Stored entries

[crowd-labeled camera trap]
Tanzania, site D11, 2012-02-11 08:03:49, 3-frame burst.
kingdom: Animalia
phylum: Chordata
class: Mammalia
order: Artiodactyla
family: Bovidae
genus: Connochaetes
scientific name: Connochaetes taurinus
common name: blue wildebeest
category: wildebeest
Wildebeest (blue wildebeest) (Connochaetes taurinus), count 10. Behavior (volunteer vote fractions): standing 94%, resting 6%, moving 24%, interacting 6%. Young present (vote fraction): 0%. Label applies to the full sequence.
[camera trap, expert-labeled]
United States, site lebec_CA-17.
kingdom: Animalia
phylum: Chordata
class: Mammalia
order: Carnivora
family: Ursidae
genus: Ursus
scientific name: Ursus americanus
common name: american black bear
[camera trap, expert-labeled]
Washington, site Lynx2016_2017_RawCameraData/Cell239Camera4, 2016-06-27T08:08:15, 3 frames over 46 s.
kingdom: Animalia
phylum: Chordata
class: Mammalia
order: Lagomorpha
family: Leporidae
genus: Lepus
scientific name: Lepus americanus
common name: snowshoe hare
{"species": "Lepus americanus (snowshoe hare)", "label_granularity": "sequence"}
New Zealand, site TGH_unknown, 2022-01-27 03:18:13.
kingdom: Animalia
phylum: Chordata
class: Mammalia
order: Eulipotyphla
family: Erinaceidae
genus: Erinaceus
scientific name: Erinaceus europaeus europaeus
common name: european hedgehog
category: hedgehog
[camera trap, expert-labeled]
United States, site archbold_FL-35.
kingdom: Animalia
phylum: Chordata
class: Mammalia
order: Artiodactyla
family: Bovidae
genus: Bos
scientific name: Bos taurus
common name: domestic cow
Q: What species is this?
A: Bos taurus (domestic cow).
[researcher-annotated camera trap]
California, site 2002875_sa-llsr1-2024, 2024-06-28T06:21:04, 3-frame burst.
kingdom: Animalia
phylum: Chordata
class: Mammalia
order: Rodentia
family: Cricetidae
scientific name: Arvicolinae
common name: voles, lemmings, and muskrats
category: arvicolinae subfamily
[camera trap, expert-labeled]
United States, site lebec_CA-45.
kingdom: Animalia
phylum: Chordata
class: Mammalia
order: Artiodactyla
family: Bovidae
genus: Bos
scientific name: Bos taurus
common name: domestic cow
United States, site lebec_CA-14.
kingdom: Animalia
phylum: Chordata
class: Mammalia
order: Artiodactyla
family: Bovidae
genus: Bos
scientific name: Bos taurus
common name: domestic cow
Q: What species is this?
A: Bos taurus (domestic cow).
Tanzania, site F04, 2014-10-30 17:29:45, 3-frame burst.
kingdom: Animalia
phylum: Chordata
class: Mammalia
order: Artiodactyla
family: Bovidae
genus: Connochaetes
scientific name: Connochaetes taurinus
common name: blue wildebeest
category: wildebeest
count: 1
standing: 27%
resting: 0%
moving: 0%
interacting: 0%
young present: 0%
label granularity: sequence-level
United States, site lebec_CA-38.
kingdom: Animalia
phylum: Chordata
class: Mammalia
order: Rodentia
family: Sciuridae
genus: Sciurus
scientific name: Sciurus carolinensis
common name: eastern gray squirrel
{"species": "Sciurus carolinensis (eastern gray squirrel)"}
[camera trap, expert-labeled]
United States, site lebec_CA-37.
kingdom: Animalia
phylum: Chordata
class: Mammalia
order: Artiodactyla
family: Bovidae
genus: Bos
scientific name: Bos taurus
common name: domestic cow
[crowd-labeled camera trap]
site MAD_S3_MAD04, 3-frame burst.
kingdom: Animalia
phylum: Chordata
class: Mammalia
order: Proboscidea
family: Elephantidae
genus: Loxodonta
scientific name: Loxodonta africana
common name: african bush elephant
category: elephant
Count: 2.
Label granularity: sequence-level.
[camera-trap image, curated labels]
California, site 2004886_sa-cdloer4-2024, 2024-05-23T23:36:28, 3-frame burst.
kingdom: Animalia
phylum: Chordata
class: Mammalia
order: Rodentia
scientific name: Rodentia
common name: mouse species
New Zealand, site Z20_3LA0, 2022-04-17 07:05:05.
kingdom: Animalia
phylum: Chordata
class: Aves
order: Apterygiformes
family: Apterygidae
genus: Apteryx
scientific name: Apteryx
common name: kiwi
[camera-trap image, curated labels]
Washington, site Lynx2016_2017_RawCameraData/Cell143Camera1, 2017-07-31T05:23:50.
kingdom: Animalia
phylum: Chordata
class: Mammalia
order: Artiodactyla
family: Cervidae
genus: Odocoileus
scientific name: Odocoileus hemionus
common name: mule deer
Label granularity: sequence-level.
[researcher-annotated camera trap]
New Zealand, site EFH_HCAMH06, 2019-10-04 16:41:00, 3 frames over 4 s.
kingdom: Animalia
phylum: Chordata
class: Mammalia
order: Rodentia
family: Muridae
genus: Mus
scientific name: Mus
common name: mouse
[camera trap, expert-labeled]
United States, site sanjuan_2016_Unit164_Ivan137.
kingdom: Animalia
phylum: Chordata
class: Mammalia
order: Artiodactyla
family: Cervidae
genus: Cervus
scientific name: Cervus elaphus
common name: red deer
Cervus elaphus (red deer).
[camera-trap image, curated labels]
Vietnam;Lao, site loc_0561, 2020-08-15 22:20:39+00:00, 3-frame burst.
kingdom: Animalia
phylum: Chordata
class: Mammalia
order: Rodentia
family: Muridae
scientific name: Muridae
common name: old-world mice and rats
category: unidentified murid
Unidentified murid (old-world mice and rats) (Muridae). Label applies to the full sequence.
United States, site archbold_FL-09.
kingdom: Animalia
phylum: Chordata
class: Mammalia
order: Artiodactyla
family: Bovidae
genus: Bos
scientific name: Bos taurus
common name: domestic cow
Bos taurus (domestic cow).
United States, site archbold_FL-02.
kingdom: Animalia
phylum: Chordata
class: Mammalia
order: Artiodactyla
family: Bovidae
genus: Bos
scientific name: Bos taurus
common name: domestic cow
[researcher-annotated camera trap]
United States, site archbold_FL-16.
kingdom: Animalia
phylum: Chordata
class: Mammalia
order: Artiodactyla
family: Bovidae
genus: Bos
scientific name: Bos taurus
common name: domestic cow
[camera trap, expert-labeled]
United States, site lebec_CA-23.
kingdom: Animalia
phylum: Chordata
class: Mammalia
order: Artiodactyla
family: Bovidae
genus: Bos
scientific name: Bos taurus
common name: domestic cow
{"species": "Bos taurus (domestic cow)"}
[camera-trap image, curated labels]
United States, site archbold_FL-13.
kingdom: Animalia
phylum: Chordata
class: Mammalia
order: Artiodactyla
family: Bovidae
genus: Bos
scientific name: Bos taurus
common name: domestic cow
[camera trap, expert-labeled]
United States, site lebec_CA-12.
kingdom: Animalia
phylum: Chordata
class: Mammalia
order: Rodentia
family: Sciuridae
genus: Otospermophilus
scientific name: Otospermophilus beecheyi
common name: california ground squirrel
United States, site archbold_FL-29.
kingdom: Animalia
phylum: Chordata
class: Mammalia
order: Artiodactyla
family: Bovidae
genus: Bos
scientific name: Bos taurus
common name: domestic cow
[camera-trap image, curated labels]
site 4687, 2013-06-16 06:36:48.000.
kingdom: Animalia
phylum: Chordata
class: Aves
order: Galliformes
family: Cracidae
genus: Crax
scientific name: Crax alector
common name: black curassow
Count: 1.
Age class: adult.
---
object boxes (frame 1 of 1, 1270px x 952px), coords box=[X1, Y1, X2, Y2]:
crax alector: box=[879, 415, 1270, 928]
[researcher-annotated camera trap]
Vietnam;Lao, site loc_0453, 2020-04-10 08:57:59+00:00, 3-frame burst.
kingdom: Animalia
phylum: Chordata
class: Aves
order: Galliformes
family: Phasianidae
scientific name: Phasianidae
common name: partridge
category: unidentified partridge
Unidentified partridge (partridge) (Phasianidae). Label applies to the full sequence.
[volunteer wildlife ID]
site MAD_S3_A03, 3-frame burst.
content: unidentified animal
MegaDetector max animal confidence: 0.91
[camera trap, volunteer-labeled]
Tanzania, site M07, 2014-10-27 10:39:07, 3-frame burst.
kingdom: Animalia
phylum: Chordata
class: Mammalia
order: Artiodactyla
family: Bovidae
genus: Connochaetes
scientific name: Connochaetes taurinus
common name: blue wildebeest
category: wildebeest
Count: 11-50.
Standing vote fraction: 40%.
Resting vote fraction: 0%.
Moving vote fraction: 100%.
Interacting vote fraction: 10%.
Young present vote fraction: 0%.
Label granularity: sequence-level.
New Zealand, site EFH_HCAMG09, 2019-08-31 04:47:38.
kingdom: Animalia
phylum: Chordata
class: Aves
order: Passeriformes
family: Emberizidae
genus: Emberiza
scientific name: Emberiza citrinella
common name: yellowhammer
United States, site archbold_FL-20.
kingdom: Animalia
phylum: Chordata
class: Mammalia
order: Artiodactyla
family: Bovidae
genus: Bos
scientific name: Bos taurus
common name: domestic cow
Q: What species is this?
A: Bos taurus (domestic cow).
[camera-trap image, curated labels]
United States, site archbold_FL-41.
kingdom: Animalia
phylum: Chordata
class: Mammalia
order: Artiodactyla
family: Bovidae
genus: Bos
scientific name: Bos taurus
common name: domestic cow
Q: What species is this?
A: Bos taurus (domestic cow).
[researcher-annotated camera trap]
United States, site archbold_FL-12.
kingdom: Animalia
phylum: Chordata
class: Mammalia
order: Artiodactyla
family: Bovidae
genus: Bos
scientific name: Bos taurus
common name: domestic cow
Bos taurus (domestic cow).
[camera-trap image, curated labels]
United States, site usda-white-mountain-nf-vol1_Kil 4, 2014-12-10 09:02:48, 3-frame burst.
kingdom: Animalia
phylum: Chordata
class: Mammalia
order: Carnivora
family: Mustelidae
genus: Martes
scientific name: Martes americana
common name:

» What is expected
Gather all lines of the records that include the word "americanus".

» Your response
scientific name: Ursus americanus
scientific name: Lepus americanus
{"species": "Lepus americanus (snowshoe hare)", "label_granularity": "sequence"}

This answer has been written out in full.